PROBLEM TO SOLVE:
Report back every line below that carries the word "Step".

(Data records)

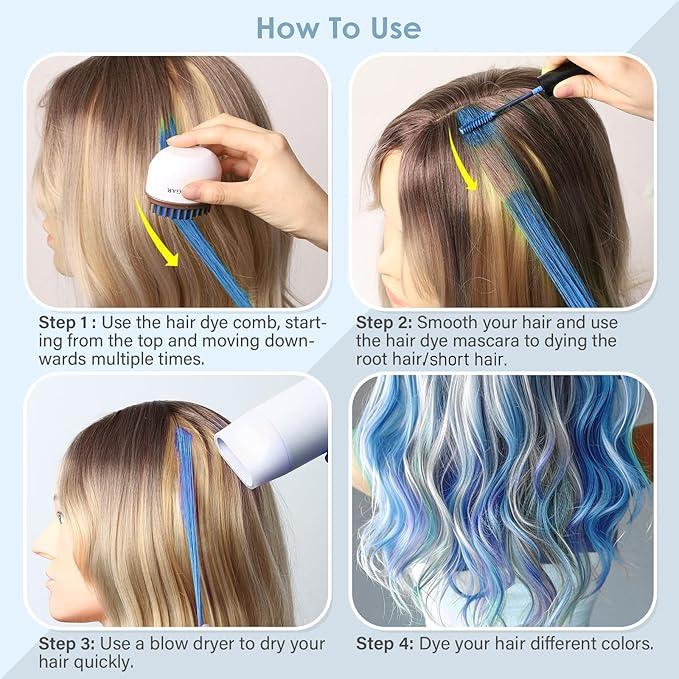 How To Use

GAR

Step 1 : Use the hair dye comb, starting from the top and moving downwards multiple times.

Step 2: Smooth your hair and use the hair dye mascara to dying the root hair/short hair.

Step 3: Use a blow dryer to dry your hair quickly.

Step 4: Dye your hair different colors.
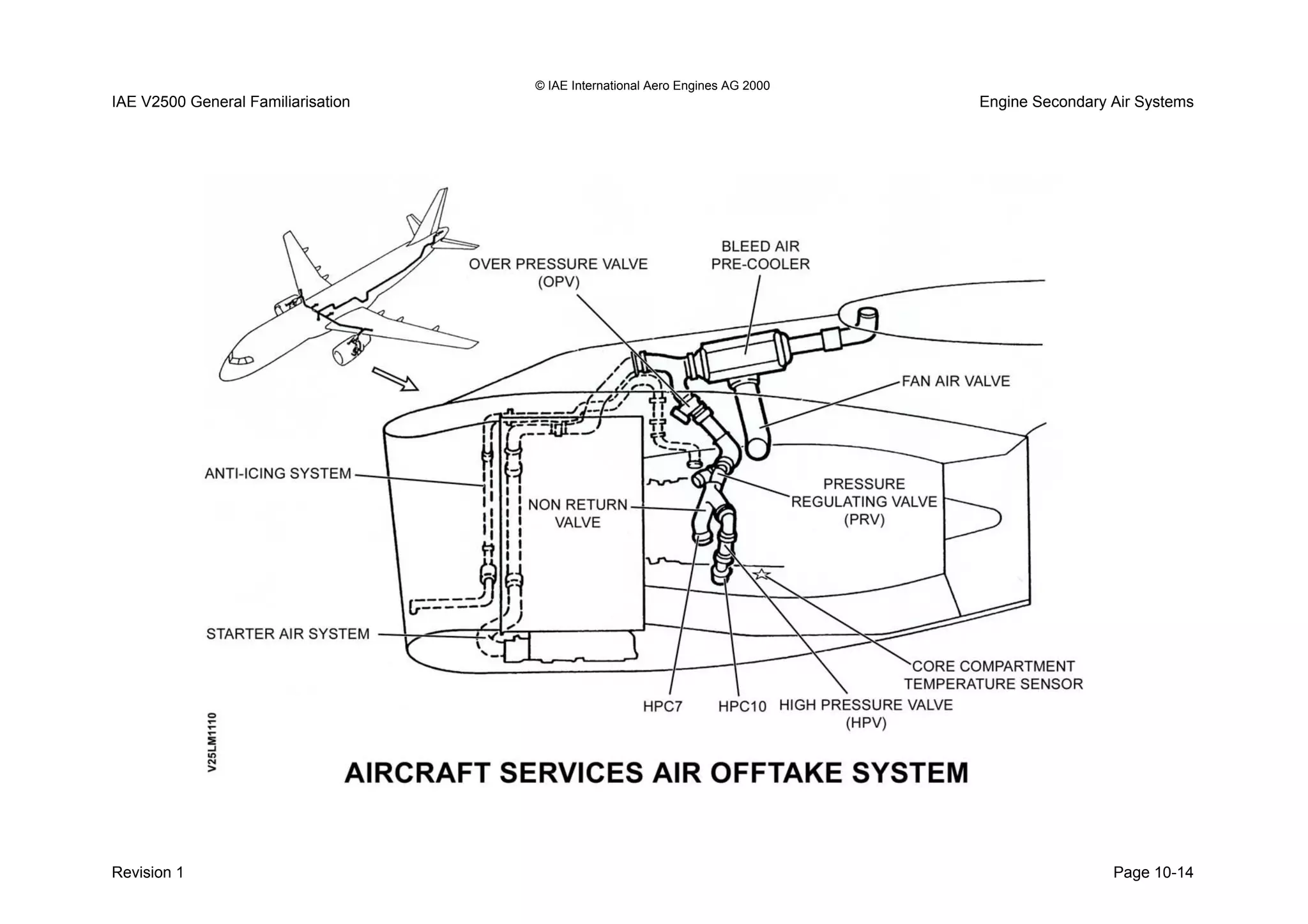 © IAE International Aero Engines AG 2000

IAE V2500 General Familiarisation

Engine Secondary Air Systems

OVER PRESSURE VALVE (OPV)

BLEED AIR PRE-COOLER

FAN AIR VALVE

ANTI-ICING SYSTEM

NON RETURN VALVE

PRESSURE REGULATING VALVE (PRV)

STARTER AIR SYSTEM

CORE COMPARTMENT TEMPERATURE SENSOR

HPC7

HPC10

HIGH PRESSURE VALVE (HPV)

V25LM1110

AIRCRAFT SERVICES AIR OFFTAKE SYSTEM

Revision 1

Page 10-14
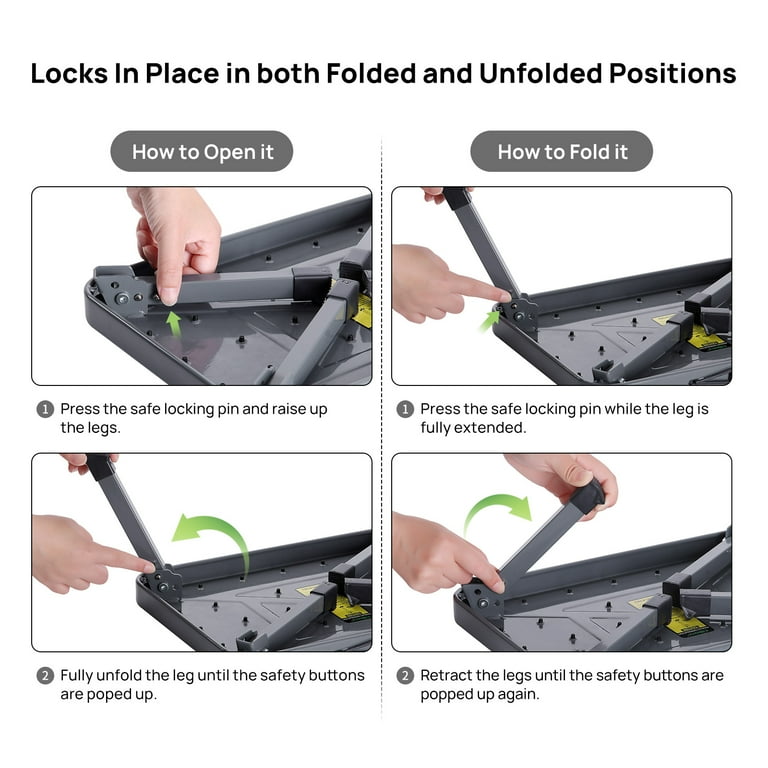 Locks In Place in both Folded and Unfolded Positions

How to Open it

1 Press the safe locking pin and raise up the legs.

2 Fully unfold the leg until the safety buttons are poped up.

How to Fold it

1 Press the safe locking pin while the leg is fully extended.

2 Retract the legs until the safety buttons are popped up again.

SOLUTION:
Step 1 : Use the hair dye comb, starting from the top and moving downwards multiple times.
Step 2: Smooth your hair and use the hair dye mascara to dying the root hair/short hair.
Step 3: Use a blow dryer to dry your hair quickly.
Step 4: Dye your hair different colors.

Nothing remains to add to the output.